== EXERCISE DESCRIPTION ==
Reproduce, word for word, the passage of the article on green jobs from "The next largest" to "you say. Right.".

* start EXTRACT TO READ *

Governments are killing real jobs and conning us with claims of millions of good ‘green’ jobs.
“Fool me once,” Stephen King wrote, “shame on you. Fool me twice, shame on me. Fool me three times, shame on both of us.” His adage certainly applies to the myth (and fake math) of green jobs.
During the 2020 United States presidential election campaign, Joe Biden asserted that more than three million Americans are already “employed in the clean energy economy.” He then boasted that “if executed strategically, our response to climate change can create more than 10 million well-paying jobs in the United States that will grow a stronger, more inclusive middle class … and not just in cities along the coasts.”
That would make Biden twice as boastful as his former boss, Barack Obama who promised while president that the 2009 US$787-billion stimulus package would create “over five million” green jobs. Four years later, the Brookings Institute reported that “of the nearly 2.7 million ‘green jobs’ [the Obama-Biden administration] identifies, most were bus drivers, sewage workers and other types of work that don’t fit the ‘green jobs of the future’” description.
Energy analyst David Blackmon later reported that Obama’s Department of Labor acknowledged the initial failure to launch. The department’s September 2011 report, Recovery Act: Slow Pace Placing Workers into Jobs Jeopardizes Employment Goals of the Green Jobs Program, noted that only a third of the allocated funding had been spent. A fifth of the “degrees” and “certifications” went to people with a single day of training and half of the “graduates” had five or fewer days of training. Just two per cent of program participants held their jobs for at least six months.
The Bureau of Labor Statistics counted oil industry lobbyists as holding ‘green’ jobs! The septic tank and portable toilet servicing industry had 33 times more of these jobs than solar electric utilities. The bureau had to admit in a June 2012 report, Green Technologies and Practices – August 2011, that they could identify only 854,700 ‘green’ jobs, including janitors and cleaners.
What a sham! Shame on them for trying to con Americans.
David Kreutzer pointed out in a Heritage Foundation report that steelworkers had the most ‘green’ industrial jobs. That’s because most U.S. steel is recycled scrap and some steel gets used in making wind turbines.
The next largest groups were bus drivers, waste collectors and used-merchandise store employees, followed finally by engineering and architectural services. The much-hated nuclear industry accounted for over 80 per cent of the 44,000 ‘green’ electric utility jobs. There were five times as many such jobs in social advocacy (environmentalist group lobbyists) as in renewable electric power.
Ah, but that was then and this is now, you say. Right.
In January, the Associated Press reported on President Biden’s “fuzzy math” regarding his claim of creating one million new auto industry jobs. Even if he actually replaces the 650,000 government vehicle fleet with electric cars and installs 500,000 new charging stations – all at taxpayer expense. Theoretically, a huge government buying program will lower electric vehicle costs and the myriad of charging stations will lessen fears of being stuck in a hurricane evacuation in a vehicle you can’t quickly gas up. Theoretically.

* end EXTRACT TO READ *
* start SUPPLIED MATERIAL *

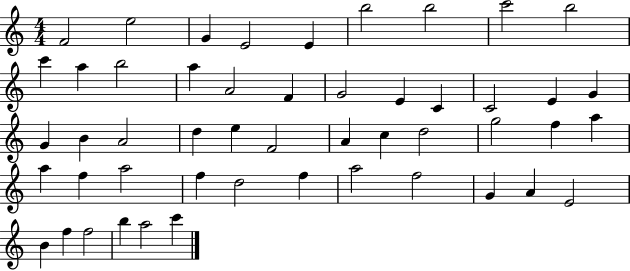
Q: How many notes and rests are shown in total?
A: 50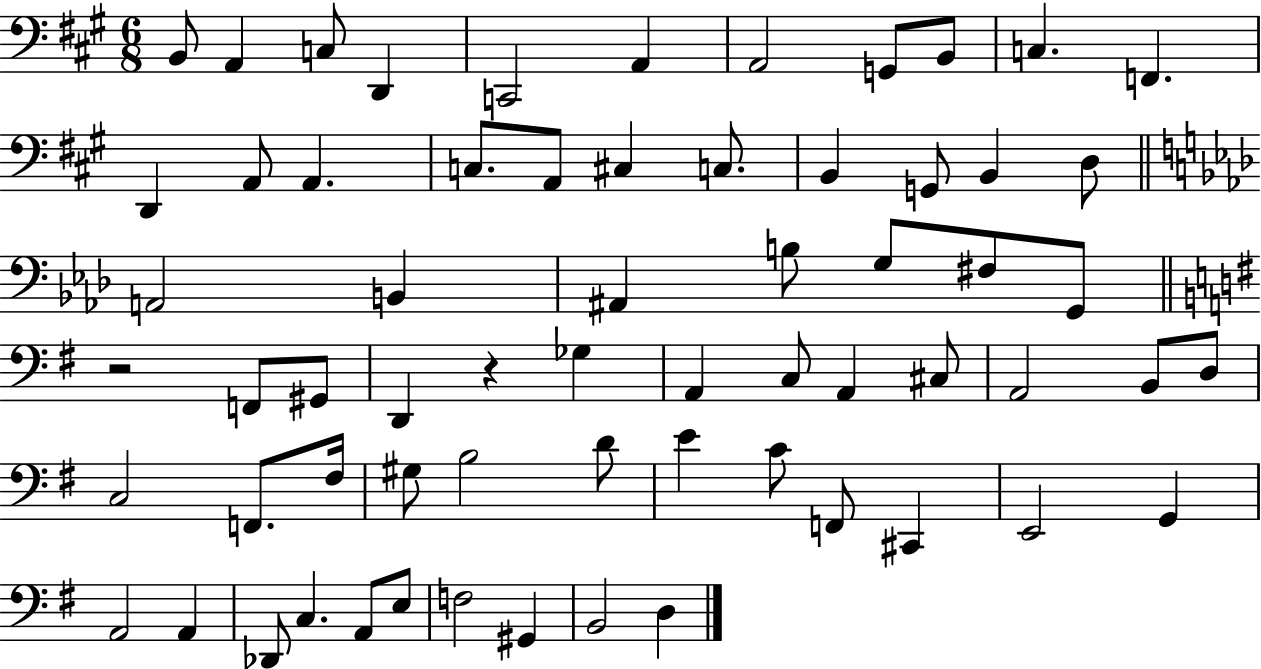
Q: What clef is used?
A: bass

* end SUPPLIED MATERIAL *

== THE RESPONSE ==
The next largest groups were bus drivers, waste collectors and used-merchandise store employees, followed finally by engineering and architectural services. The much-hated nuclear industry accounted for over 80 per cent of the 44,000 ‘green’ electric utility jobs. There were five times as many such jobs in social advocacy (environmentalist group lobbyists) as in renewable electric power.
Ah, but that was then and this is now, you say. Right.